### Data for analysis ###
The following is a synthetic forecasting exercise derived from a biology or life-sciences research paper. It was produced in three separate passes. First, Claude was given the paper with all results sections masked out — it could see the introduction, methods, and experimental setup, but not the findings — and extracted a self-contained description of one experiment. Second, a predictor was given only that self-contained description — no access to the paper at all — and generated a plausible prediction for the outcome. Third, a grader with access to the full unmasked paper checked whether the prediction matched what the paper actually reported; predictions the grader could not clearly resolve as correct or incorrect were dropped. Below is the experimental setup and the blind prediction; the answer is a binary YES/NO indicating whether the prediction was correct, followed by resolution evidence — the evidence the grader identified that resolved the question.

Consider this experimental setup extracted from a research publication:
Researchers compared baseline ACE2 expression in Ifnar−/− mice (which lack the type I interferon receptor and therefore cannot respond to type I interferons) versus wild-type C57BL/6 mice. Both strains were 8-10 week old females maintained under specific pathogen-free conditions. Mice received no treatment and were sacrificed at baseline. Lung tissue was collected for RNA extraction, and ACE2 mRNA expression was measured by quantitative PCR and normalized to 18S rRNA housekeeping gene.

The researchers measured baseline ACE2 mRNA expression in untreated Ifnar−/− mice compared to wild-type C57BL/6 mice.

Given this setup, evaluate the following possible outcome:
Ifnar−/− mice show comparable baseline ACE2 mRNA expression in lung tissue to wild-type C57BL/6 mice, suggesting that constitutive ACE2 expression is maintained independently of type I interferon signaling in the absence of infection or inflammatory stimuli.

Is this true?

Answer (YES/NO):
###
What the exercise asks -
What is the number of lines in this material that hold the string "type"? Answer with that number only.

Exercise result -
3